Table 1 Weibo content classification and standard description of each category

Second, the moving average method was used to calculate the moving average of the number of reposts of each type of microblog. According to previous studies, compared to the number of likes and comments, the number of Weibo reposts is more important for public opinion monitoring [23]; thus, an analysis of the changes in the number of reposts of microblogs on different topics determines the development path of network public opinion. Concurrently, a moving average can be calculated from the data of adjacent periods to reduce the impact of accidental change factors on the trends [24]; thus, the sliding average is used to process the data and eliminate accidental fluctuations in the forwarding number (e.g., a popular event occurred under a certain category on a certain day). Additionally, to prevent differences in the number of microblogs on the same topic in a single day, three microblogs on the same topic on the same day are randomly selected to eliminate the influence of an excessive number of microblogs of a certain type on a certain day.

Third, we created a line chart of the sliding average of the number of Weibo reposts and divided the development of network public opinion according to the change in the sliding average. The sliding averages of the number of reposts of different types of microblogs have numerical differences in the different time periods, which can describe the degree of public attention to the events reflected in each type of microblog at the different times, which describes the changes in the focus of network public opinion at different times. When the sliding mean polylines of different types of Weibo reposts intersect, the focus of network public opinion shifts.

Fourth, we conducted a word co-occurrence network analysis on the data’s content. We randomly selected one Weibo of each type published on any day in each time period. Due to a limitation of the Sina Microblog system, we can only obtain 300 comments per Weibo at most. Therefore, the comments of each Weibo are sorted according to their popularity (the number of likes of a Weibo comment), and the top 300 comments are selected for text analysis. As the comments analyzed have the highest number of likes among all the comments, that is, those that are widely of interest and agreed upon by the public, which means they are highly representative of public opinion. The remaining comments are relatively less important, and they are not analyzed, which has a relatively small impact on the final results. When analyzing the comments, Jieba word segmentation was first used to segment the comment content. Second, we treated a comment as a document and used the TF-IDF method for calculation. The TF-IDF method is often used to evaluate the criticality of words in a text database [25]. In this study, the method was used to extract keywords in the content of the Weibo comments. Numbers, prepositions, pronouns and certain adverbs are less helpful in identifying the subject of the review; thus, they are used as stop words. Finally, the extracted keywords were used to construct a word co-occurrence network and perform a word co-occurrence network analysis. Specifically, each comment is traversed, and if two keywords appear in the same Weibo, it is considered to be a keyword co-occurrence; a keyword co-occurrence network is constructed, and a visualized result is obtained.

• [Record set]
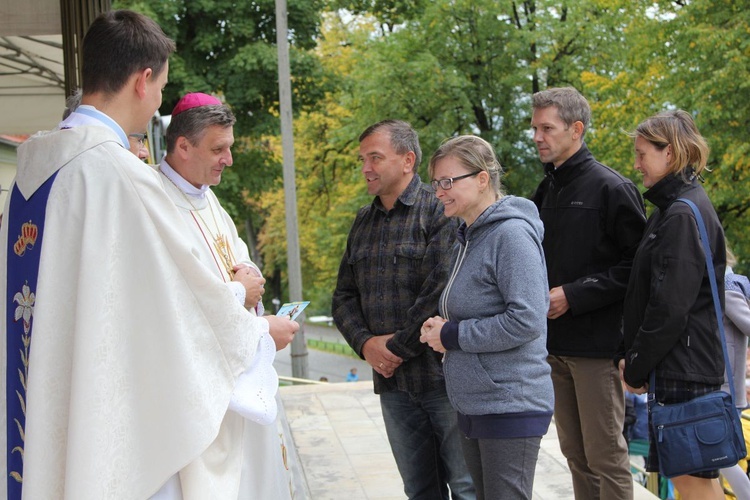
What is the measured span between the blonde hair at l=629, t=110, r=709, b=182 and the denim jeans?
1432mm

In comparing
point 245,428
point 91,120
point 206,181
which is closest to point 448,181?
point 206,181

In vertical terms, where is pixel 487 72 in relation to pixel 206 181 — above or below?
above

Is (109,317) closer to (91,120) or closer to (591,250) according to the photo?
(91,120)

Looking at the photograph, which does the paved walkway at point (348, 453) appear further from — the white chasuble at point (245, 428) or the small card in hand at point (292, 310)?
the small card in hand at point (292, 310)

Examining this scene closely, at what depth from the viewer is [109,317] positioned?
7.22ft

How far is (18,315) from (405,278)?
1.75 m

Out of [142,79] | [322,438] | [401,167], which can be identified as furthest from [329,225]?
[142,79]

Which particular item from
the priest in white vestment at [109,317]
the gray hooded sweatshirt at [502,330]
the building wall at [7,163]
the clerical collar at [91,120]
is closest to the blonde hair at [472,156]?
the gray hooded sweatshirt at [502,330]

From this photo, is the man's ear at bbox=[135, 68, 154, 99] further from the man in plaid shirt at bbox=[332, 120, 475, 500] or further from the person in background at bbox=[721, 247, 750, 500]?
the person in background at bbox=[721, 247, 750, 500]

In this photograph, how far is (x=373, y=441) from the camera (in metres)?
6.70

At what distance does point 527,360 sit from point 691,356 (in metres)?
0.75

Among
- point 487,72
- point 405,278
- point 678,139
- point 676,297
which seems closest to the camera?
point 676,297

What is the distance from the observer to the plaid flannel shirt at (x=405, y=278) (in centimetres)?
360

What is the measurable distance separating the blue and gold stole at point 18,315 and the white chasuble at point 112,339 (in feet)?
0.29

• [Action item]
Answer the following about the passage on Weibo public opinion analysis.
(a) According to the passage, which measure of microblogs is more important for public opinion monitoring than likes and comments?
(b) What event in the line chart indicates that the focus of network public opinion shifts?
(c) At most, how many comments per Weibo can be obtained because of the Sina Microblog system limitation?

• [Worked solution]
(a) The number of reposts.
(b) The intersection of the sliding mean polylines of different types of Weibo reposts.
(c) 300 comments.